-- Begin RECORD EXTRACTS --
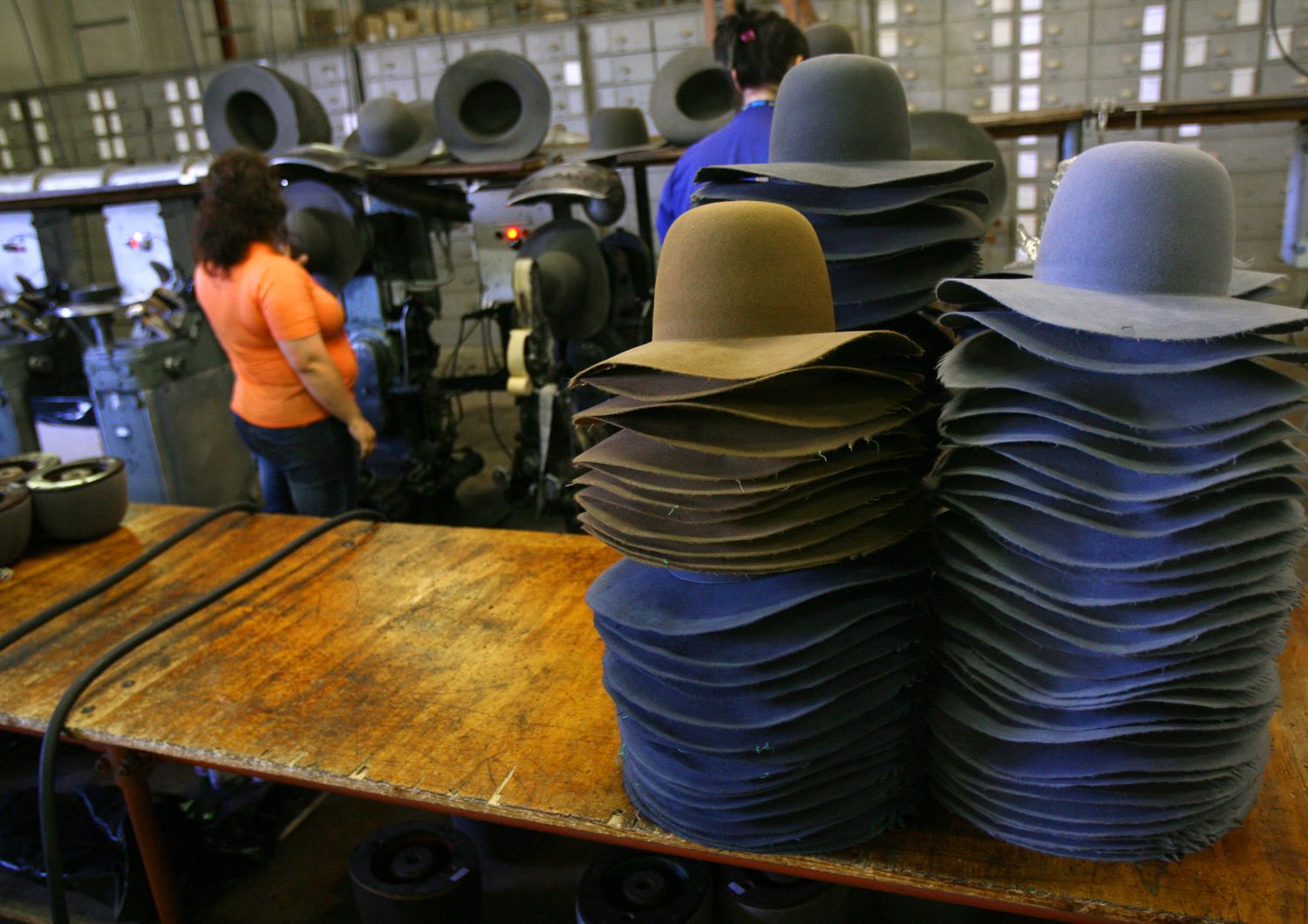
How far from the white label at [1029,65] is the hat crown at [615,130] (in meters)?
3.42

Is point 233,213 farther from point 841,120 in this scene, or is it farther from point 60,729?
point 841,120

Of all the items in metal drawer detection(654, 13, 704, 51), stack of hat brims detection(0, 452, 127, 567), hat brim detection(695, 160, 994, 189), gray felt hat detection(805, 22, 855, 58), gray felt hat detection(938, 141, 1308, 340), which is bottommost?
stack of hat brims detection(0, 452, 127, 567)

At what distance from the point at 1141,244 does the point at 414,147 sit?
3.69 metres

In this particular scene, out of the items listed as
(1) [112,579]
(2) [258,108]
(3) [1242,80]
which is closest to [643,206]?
(2) [258,108]

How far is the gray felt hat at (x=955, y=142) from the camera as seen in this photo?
193cm

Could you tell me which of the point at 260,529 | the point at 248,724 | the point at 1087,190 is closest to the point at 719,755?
the point at 1087,190

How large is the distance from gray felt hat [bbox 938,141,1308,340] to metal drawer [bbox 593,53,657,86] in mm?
6398

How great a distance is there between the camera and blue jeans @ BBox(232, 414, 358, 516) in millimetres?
2629

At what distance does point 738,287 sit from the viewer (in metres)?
0.94

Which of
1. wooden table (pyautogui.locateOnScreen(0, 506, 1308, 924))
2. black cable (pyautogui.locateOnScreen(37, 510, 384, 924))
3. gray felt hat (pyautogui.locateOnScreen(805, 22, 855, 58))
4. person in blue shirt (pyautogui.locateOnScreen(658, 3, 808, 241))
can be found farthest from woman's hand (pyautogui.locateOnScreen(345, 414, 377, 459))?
gray felt hat (pyautogui.locateOnScreen(805, 22, 855, 58))

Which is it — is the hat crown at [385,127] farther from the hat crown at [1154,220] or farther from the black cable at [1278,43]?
the hat crown at [1154,220]

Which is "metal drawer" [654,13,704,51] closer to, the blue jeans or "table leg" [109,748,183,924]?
the blue jeans

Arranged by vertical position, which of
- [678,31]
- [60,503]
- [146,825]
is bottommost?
[146,825]

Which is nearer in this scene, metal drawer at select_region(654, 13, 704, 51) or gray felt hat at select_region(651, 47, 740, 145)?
gray felt hat at select_region(651, 47, 740, 145)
-- End RECORD EXTRACTS --
WHAT THE EXERCISE ASKS
Take the data above and repeat it exactly, leaving each picture out.

OUTPUT FOR THIS EXERCISE
How far from the white label at [1029,65] is the hat crown at [615,130] (in meters)?
3.42

Is point 233,213 farther from point 841,120 in this scene, or is it farther from point 60,729?
point 841,120

Of all the items in metal drawer detection(654, 13, 704, 51), stack of hat brims detection(0, 452, 127, 567), hat brim detection(695, 160, 994, 189), gray felt hat detection(805, 22, 855, 58), gray felt hat detection(938, 141, 1308, 340), which is bottommost?
stack of hat brims detection(0, 452, 127, 567)

At what distance from the point at 1141,244 does the point at 414,147 sit?
3.69 metres

In this particular scene, out of the items listed as
(1) [112,579]
(2) [258,108]
(3) [1242,80]
which is closest to [643,206]?
(2) [258,108]

How far is the gray felt hat at (x=955, y=142) from the camera as seen in this photo?
193cm

Could you tell me which of the point at 260,529 | the point at 248,724 | the point at 1087,190 is closest to the point at 719,755?
the point at 1087,190

How large is the distance from gray felt hat [bbox 938,141,1308,340] to metal drawer [bbox 593,53,657,86] in mm?
6398

How great a distance is there between the camera and blue jeans @ BBox(232, 414, 358, 516) in millimetres?
2629

At what distance does point 738,287 sit from the viewer (in metres)?
0.94

Which of
1. wooden table (pyautogui.locateOnScreen(0, 506, 1308, 924))
2. black cable (pyautogui.locateOnScreen(37, 510, 384, 924))
3. gray felt hat (pyautogui.locateOnScreen(805, 22, 855, 58))
4. person in blue shirt (pyautogui.locateOnScreen(658, 3, 808, 241))
can be found farthest from woman's hand (pyautogui.locateOnScreen(345, 414, 377, 459))?
gray felt hat (pyautogui.locateOnScreen(805, 22, 855, 58))

Which is it — is the hat crown at [385,127] farther from the hat crown at [1154,220] or farther from the black cable at [1278,43]?
the hat crown at [1154,220]

Which is "metal drawer" [654,13,704,51] closer to, the blue jeans or "table leg" [109,748,183,924]?
the blue jeans

Arranged by vertical position, which of
- [678,31]
- [60,503]
- [146,825]
is bottommost?
[146,825]

Which is nearer in this scene, metal drawer at select_region(654, 13, 704, 51) or gray felt hat at select_region(651, 47, 740, 145)?
gray felt hat at select_region(651, 47, 740, 145)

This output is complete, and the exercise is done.